More than 1000 years ago, according to ancient English tradition, King Canute set his throne on the shore and ordered the tide to stop rising. A month ago, President Robert Mugabe of Zimbabwe took an equally bold stand, ordering inflation to stop forthwith or else he'd send those responsible to jail.
Canute ended up with the waves sloshing round his knees, but at least he had the satisfaction of teaching his courtiers a lesson on the limits of royal power (he didn't really think his words could stop the tide). Mugabe will end up drowning in the inflation his own policies have created, but it will probably come as a surprise to him, because he doesn't seem to understand that he can't just order it to stop.

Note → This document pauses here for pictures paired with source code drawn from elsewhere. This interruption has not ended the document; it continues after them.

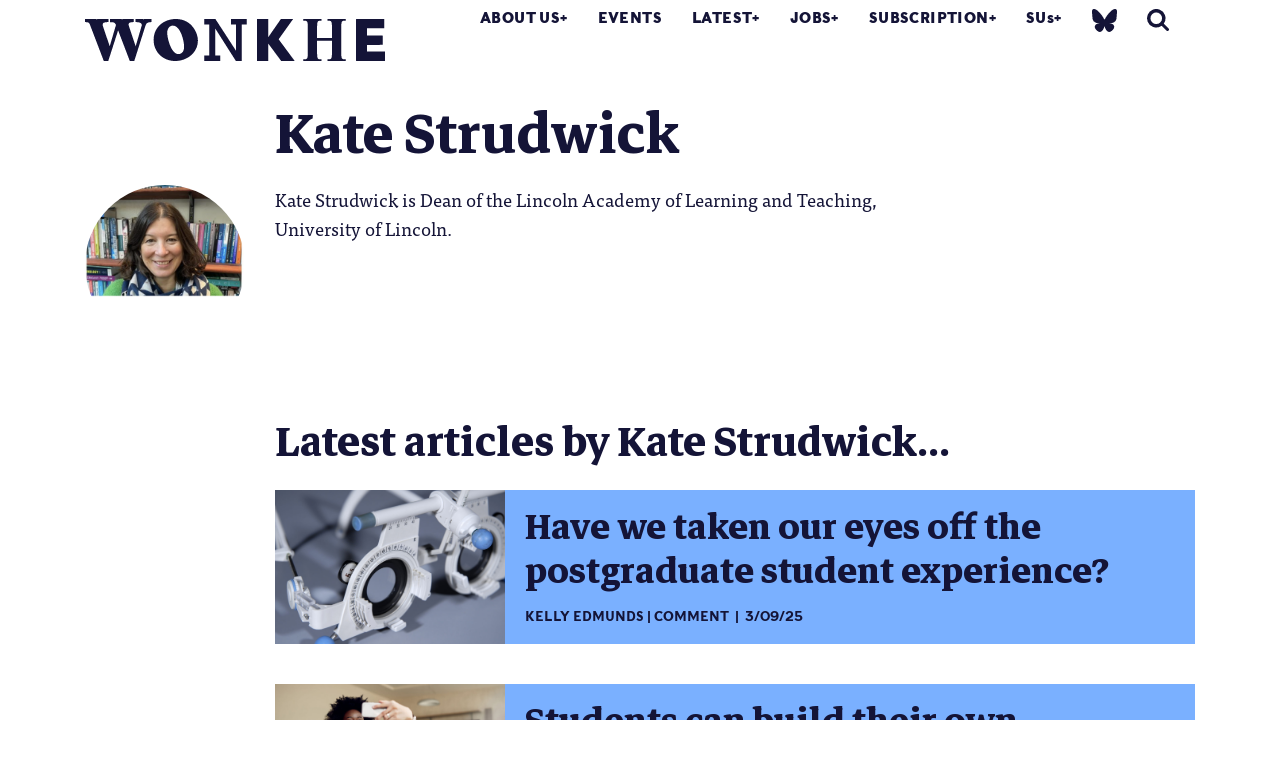

--- FILE ---
content_type: text/plain
request_url: https://www.google-analytics.com/j/collect?v=1&_v=j102&a=1103751106&t=pageview&_s=1&dl=https%3A%2F%2Fwonkhe.com%2Fstaff%2Fkate-strudwick%2F&ul=en-us%40posix&dt=Kate%20Strudwick%20%7C%20Wonkhe&sr=1280x720&vp=1280x720&_u=YEDAAUABAAAAACAAI~&jid=325402295&gjid=907373827&cid=1815706295.1769882443&tid=UA-21101141-1&_gid=1284290307.1769882443&_r=1&_slc=1&gtm=45He61s0h2n81NJWZT9Hza200&gcd=13l3l3l3l1l1&dma=0&tag_exp=103116026~103200004~104527906~104528500~104684208~104684211~115938465~115938468~116185181~116185182~116988316~117041587&z=989211111
body_size: -449
content:
2,cG-NT4DBX9ZWE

"I believe inflation will hit 1,500,000 per cent by the end of 2007 if not before," said Christopher Dell, the US ambassador to Zimbabwe in June. "Prices are going up twice a day, in some cases doubling several times a week. It destabilises everything. People have lost faith in the currency and that means they have lost faith in the Government that issues it.
"By carrying out disastrous economic policies, the Mugabe Government is committing regime change upon itself."
By early last month, South Africa was putting together a proposal to stop the hyper-inflation by pegging the Zimbabwean dollar to its own currency, the rand. Its huge foreign currency reserves would enable Zimbabwe to go on importing essential goods, the flow of economic refugees into South Africa would not become a tsunami, and gradually the internal situation might stabilise.
The price, however, was agreement by Mugabe to key reforms that would restore democracy in the country. But that would ultimately mean surrendering power, something that is inconceivable to the 83-year-old autocrat who has ruled Zimbabwe for the past 27 years. Indeed, the country's rapid descent into poverty and chaos only began when Mugabe's rule was challenged.
For the first two decades after the end of white minority rule, the Zimbabwean economy grew steadily: children went to school, people ate well, and the future seemed bright. But then, to Mugabe's horror, Zimbabweans voted no in a 2000 referendum that would have given all government and military officials amnesty for crimes committed while in office.
He felt threatened, so he came up with a policy that rewarded his closest supporters and kept them loyal. He began confiscating the white-owned farms whose crops earned 80 per cent of the country's foreign exchange, handing most of them over to his own political and military cronies - who had no idea how to run them.